Pembroke church seeking to display electronic ‘Sign For Jesus’ to pursue a lawsuit

Last modified: 10/28/2015 3:04:37 PM
The leaders of a Pembroke church on Route 3 intend to prove in court that they have a right to place on their lawn an 8-by-4-foot electronic sign that displays biblical messages.

The Hillside Baptist Church – which is working in collaboration with Signs For Jesus – currently has a manual signboard and is located in a zone that prohibits electronic signs.

The church exhausted its options within municipal government Monday, when the zoning board at a rehearing unanimously refused to grant a variance or overrule the code enforcement officer’s denial from this spring.

Signs For Jesus, and its director, Fab Cusson, constructed a similar sign on Route 4 in Chichester four years ago, which displays short messages, such as, “With God all things are possible.” Chichester’s planning board denied that proposal in 2011, spurring a lawsuit in the U.S. district court in Concord, before the planning board reversed course.

Zoning board Vice Chairman Bruce Kudrick said Monday the town’s restriction on electronic signs was imposed “to protect the historic integrity and character of Pembroke Street.” Board members cited residents’ intent to avoid an evolution toward the industrialized segment of the same road as it runs through Hooksett to the south.

The church, however, pointed to the electronic sign that Pembroke Academy displays about 2 miles away within the same zone, similar to the style it is proposing. The high school installed its electronic message board “against the wishes of the town,” Kudrick said, noting that the school district is exempt from municipal land-use regulations because it is a separate government entity.

Nevertheless, Pembroke Academy’s sign features prominently in the church’s argument, formulated through attorney Michael Tierney, who has successfully argued religious cases in multiple New Hampshire towns.

Tierney said the zoning board erred in its application of the federal Religious Land-Use and Institutionalized Persons Act when it effectively treated the church differently than Pembroke Academy.
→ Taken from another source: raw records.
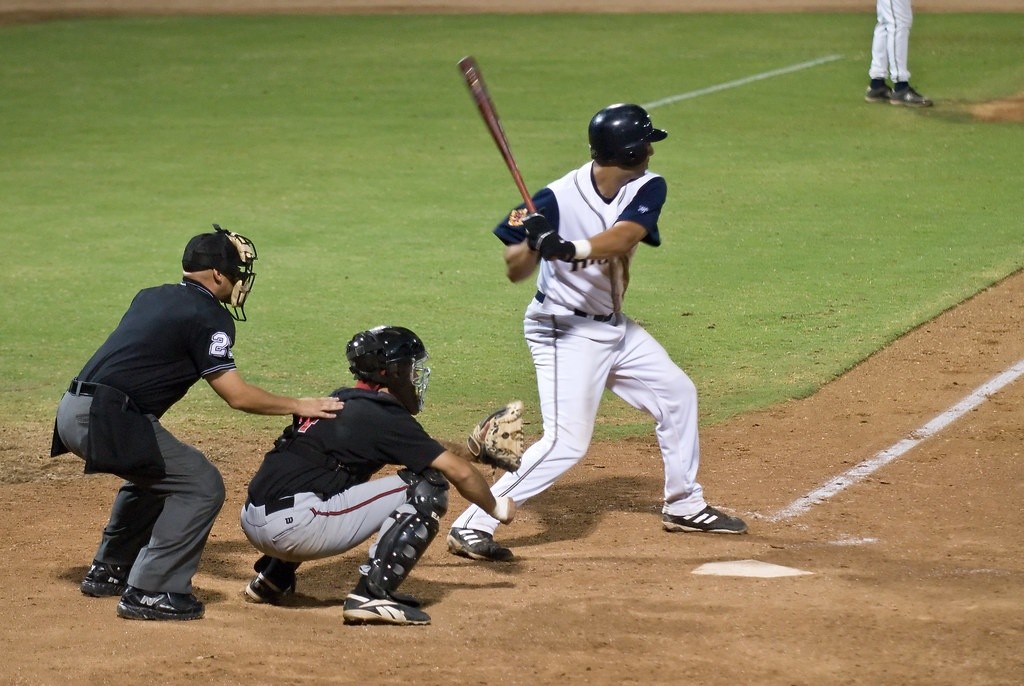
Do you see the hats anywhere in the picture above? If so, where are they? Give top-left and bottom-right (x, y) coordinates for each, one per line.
(182, 232), (248, 271)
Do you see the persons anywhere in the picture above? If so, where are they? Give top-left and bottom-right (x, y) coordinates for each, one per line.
(50, 224), (345, 621)
(865, 0), (932, 108)
(446, 102), (748, 560)
(253, 326), (516, 625)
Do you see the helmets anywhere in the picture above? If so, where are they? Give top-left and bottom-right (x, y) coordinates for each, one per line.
(588, 103), (669, 167)
(346, 325), (429, 414)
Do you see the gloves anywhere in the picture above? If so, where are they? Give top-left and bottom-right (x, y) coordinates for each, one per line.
(522, 214), (577, 262)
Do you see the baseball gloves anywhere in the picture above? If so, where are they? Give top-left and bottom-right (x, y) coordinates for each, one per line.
(466, 399), (525, 474)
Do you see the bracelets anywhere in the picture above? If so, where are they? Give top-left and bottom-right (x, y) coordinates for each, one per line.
(569, 240), (591, 260)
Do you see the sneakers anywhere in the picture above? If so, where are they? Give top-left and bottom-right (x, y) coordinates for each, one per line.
(865, 86), (895, 102)
(115, 586), (207, 619)
(446, 525), (513, 562)
(79, 558), (135, 598)
(889, 87), (934, 108)
(247, 573), (292, 604)
(342, 591), (431, 626)
(661, 503), (748, 535)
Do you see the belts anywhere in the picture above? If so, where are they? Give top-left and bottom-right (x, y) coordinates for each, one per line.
(244, 494), (297, 516)
(534, 290), (615, 322)
(68, 380), (96, 397)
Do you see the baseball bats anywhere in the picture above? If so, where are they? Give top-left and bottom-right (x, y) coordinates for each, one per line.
(455, 54), (559, 261)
RLUIPA applies to both state and municipal laws, Tierney said.

“The town of Pembroke’s power to zone is conferred by state law. Denying the church the right to put up a sign similar to the sign that Pembroke Academy put up down the street would violate the equal terms provision of RLUIPA,” Tierney wrote.

Kudrick said the board disagreed. It argued that Pembroke Academy “is not an appropriate point of comparison because it is a benefactor of the state law exemption.” He also countered a secondary argument posited by the church: that the zoning ordinance “substantially burdens” the church’s religious exercise, which in this case is “the use of a sign to communicate a biblical message.”

Kudrick said that members of the church are required to walk about 300 feet from the building to manually change the letters on its existing sign and that “does not rise to the level of a substantial burden.”

“A substantial burden occurs only when the ordinance renders religious exercise officially impractical,” Kudrick said. “The ordinance prohibits electronic signs and does not render worship impractical . . . and does not effectively bar Hillside from using its property to exercise its religion.”

Tierney said court cases interpreting RLUIPA have found that municipalities requiring religious entities to obtain conditional use permits or variances that other entities are not required to obtain – such as Pembroke Academy – “is a substantial burden.”

“The fact that the church may express its message through a different medium or in a different location does not relieve the town of its obligation not to impose burden on the church’s use of its own property,” Tierney wrote.

In addition to the federal law, Tierney wrote that the state Constitution says a municipality can’t deny a private landowner the right to use his property in a similar manner to how a governmental landowner is permitted to use his property. He continues to argue that a restriction of the church’s ability to communicate its message via an electronic message board would also violate the First and Fourteenth Amendments of the U.S. Constitution.

“The town’s prohibitions on these signs are arbitrary and not narrowly tailored to accomplish any important government interest,” he wrote.

On that point, several Pembroke residents who spoke at the hearing disagreed. Among them was state Rep. Dianne Schuett, who said there are 21 other businesses and churches on Pembroke Street that currently have “unobtrusive signs.”

“I can bet you every single one of those people will want a (similar) sign if this exemption is granted. That’s the slippery slope I’m worried we’ll be falling down,” she said.

As the church moves to appeal the Pembroke decision, Tierney said it’s considering its legal options. It could appeal the zoning board’s decision to superior court, or, because of relevant federal law, to the U.S. district court in Concord.

Cusson, the Signs For Jesus director, said when he heard the 11-minute-long motion that Kudrick made to deny the application, he decided the meeting was “just a formality.”

“It’s obvious they had made up their mind before the meeting even happened tonight,” he said.